My friend posted a video of a group of girls torturing some birds in a local park. She was outraged by this act. Fair enough. Nonetheless, for me, the incident highlighted the idea that if one person is unkind to an animal it is considered to be cruelty, but when a lot of people are unkind to animals, especially in the name of commerce, the abhorrent mistreatment is excused or explained away by the business concerned and condoned by consumers who ignore or accept it as a price worth paying for the sake of a cheap feed.

Species are now going extinct exponentially faster than ever before, dying out at the frightening speed of 1,000 times the natural rate. Hundreds of species are being wiped out every year because of the actions of us humans. If any other organism caused this, a biologist would consider them a virus. However we exempt ourselves from such criticism by believing our assumed position at the top of the evolutionary chain grants us unique privileges and prestige that justify any actions we take.

Our current political and economic orthodoxies make us view the world in terms of growth and exploitation and how best we can maximise advantage for ourselves. This conceited and corrupt outlook damages our precious earth and validates our using animals for personal gain regardless of the consequences for them.

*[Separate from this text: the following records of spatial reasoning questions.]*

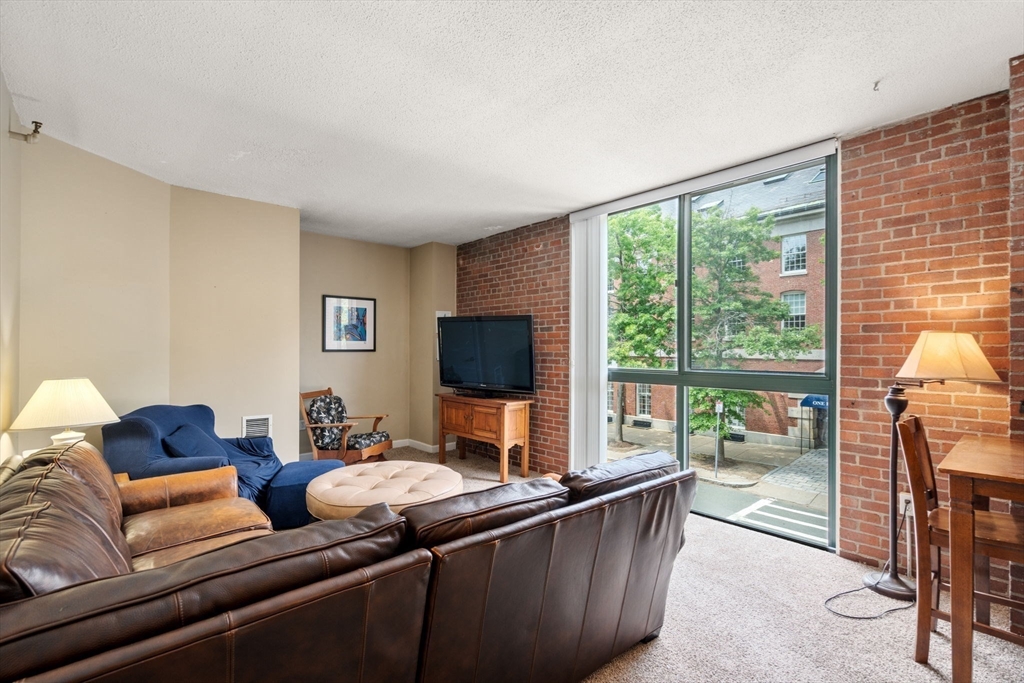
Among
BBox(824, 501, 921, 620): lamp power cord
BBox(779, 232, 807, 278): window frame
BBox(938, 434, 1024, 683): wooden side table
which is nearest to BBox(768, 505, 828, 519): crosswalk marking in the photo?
BBox(824, 501, 921, 620): lamp power cord

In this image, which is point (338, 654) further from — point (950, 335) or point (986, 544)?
point (950, 335)

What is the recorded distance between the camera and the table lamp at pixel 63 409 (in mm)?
2348

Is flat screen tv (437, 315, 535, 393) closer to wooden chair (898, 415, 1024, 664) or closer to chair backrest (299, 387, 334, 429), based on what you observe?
chair backrest (299, 387, 334, 429)

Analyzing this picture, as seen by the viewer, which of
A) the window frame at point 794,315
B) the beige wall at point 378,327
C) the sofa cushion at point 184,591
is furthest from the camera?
the beige wall at point 378,327

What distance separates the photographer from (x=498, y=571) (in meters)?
1.28

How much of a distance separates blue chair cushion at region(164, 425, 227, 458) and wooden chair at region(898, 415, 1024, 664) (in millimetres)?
3676

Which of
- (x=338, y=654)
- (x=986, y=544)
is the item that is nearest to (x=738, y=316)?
(x=986, y=544)

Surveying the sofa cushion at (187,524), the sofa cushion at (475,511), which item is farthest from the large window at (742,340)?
the sofa cushion at (187,524)

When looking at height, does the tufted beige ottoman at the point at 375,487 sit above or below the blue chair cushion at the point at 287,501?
above

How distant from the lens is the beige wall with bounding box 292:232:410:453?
17.6 ft

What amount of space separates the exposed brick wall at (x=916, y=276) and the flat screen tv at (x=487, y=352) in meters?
2.61

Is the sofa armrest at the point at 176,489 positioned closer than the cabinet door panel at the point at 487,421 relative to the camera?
Yes

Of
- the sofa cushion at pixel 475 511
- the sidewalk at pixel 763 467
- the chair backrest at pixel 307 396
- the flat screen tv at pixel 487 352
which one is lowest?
the sidewalk at pixel 763 467

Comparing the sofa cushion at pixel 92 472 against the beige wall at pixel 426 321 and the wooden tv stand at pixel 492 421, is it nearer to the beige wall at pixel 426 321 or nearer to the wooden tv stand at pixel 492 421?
the wooden tv stand at pixel 492 421
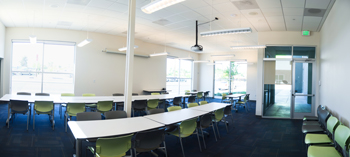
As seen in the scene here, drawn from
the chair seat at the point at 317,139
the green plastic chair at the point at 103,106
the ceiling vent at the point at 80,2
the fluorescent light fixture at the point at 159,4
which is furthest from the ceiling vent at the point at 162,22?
the chair seat at the point at 317,139

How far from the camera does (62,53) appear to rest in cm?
790

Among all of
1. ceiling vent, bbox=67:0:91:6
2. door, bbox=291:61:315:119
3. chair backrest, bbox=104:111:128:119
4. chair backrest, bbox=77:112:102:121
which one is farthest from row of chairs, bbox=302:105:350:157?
ceiling vent, bbox=67:0:91:6

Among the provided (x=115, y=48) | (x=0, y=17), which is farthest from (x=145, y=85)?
(x=0, y=17)

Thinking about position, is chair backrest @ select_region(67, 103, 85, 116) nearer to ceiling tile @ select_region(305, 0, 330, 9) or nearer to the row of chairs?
the row of chairs

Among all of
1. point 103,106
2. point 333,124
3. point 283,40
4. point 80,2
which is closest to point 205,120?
point 333,124

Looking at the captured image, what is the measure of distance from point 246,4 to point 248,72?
26.3 feet

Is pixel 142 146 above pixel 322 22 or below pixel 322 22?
below

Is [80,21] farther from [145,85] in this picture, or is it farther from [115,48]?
[145,85]

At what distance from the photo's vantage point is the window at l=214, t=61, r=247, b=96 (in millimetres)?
12086

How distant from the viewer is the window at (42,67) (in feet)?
24.7

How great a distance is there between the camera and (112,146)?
7.44 ft

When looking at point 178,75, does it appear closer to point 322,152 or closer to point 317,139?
point 317,139

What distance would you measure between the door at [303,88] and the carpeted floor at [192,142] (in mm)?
1782

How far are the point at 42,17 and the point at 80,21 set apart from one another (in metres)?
1.14
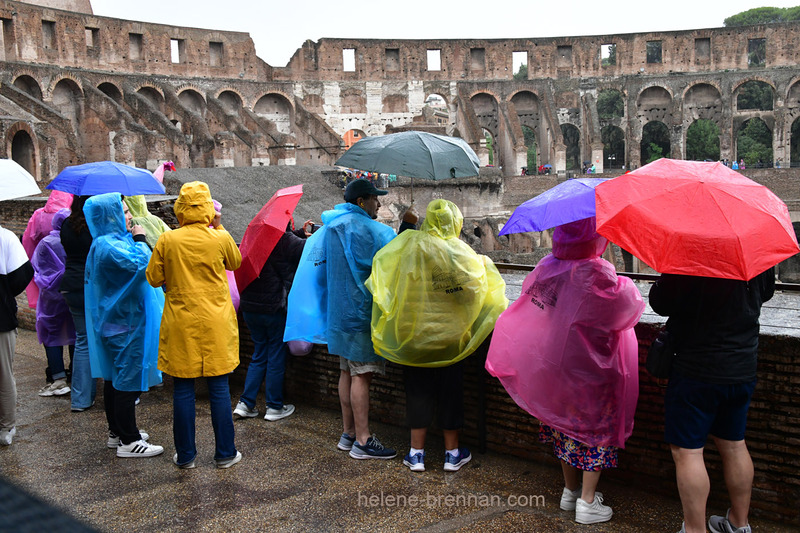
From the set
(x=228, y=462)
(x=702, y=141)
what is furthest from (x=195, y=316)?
(x=702, y=141)

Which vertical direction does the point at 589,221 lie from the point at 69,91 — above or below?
below

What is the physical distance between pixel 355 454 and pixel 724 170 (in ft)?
8.97

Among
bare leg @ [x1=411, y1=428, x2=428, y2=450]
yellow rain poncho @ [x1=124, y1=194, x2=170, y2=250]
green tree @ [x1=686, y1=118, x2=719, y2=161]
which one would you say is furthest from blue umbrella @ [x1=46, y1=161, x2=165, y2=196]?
green tree @ [x1=686, y1=118, x2=719, y2=161]

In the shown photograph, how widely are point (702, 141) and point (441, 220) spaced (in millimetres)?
42206

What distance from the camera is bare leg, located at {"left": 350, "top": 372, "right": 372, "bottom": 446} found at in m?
4.67

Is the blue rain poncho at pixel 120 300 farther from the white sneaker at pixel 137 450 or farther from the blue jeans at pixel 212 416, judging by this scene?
the blue jeans at pixel 212 416

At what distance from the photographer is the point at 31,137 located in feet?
68.0

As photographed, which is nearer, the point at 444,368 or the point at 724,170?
the point at 724,170

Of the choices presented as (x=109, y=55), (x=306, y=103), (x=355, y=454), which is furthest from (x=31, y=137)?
(x=355, y=454)

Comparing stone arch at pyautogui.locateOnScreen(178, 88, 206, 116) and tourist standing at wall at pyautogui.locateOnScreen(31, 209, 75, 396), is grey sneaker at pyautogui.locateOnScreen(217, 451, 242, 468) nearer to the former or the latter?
tourist standing at wall at pyautogui.locateOnScreen(31, 209, 75, 396)

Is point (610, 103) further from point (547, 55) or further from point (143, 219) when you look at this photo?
point (143, 219)

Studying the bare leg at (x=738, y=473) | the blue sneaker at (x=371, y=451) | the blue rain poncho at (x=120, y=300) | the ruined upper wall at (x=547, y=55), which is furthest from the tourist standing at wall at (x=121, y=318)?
the ruined upper wall at (x=547, y=55)

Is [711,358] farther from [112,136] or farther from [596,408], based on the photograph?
[112,136]

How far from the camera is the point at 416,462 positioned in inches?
174
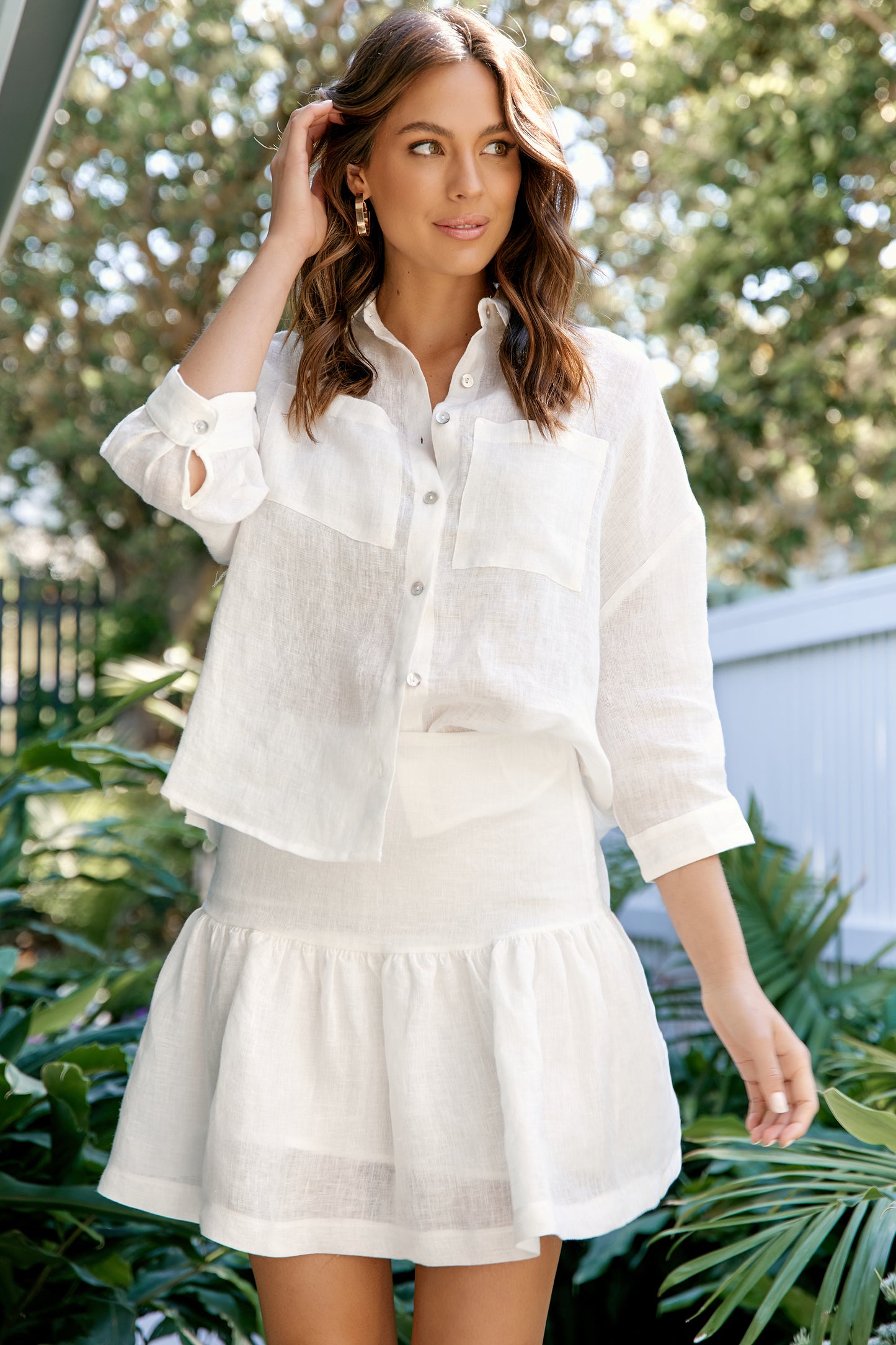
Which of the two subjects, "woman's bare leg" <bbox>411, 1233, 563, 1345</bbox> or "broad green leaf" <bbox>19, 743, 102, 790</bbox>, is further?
"broad green leaf" <bbox>19, 743, 102, 790</bbox>

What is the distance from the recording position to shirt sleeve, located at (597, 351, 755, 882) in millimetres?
1392

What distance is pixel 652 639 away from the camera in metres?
1.44

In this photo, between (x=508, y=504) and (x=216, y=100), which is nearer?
(x=508, y=504)

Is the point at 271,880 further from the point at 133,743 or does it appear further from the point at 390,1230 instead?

As justification, people cling to classic threadbare reasoning and defence e.g. “eating meat is natural,” “it’s the circle of life,” “they aren’t as smart as us,” “we need it for our protein,” “the world’s population needs to be fed.” There are myriad flaws within these arguments but essentially, now, in 2014, the moral and environmental consequences of eating meat are too dangerous and destructive to ignore any longer. The great writer (and vegetarian) Isaac Bashevis Singer said “in their behaviour towards creatures all men are Nazis. The smugness with which man does as he pleases with other species exemplifies the most extreme racist theories, the principle that might is right.” Our fraudulent idea that because animals are different they are therefore inferior shares the moral corruption of obnoxious racists who degrade their victims by first calling them vermin or cockroaches. The factory farm and the abattoir are the animal kingdoms prison and death camp.

I admit that sometimes even I, who feel very strongly about animal rights, find myself wanting to bite into a steak or eat a Sunday roast but in the end I force myself to make the connection that every mouthful would have involved another sentient creature having lived and died hideously. We share this earth with other varied, beautiful and invaluable lives. I will not fuel my sense of self-importance by condoning cruelty and slaughter for the sake of my diet or satisfaction.
This article first appeared in Issue 24, 2014.
Posted 3:00pm Sunday 21st September 2014 by Freya Sawbridge.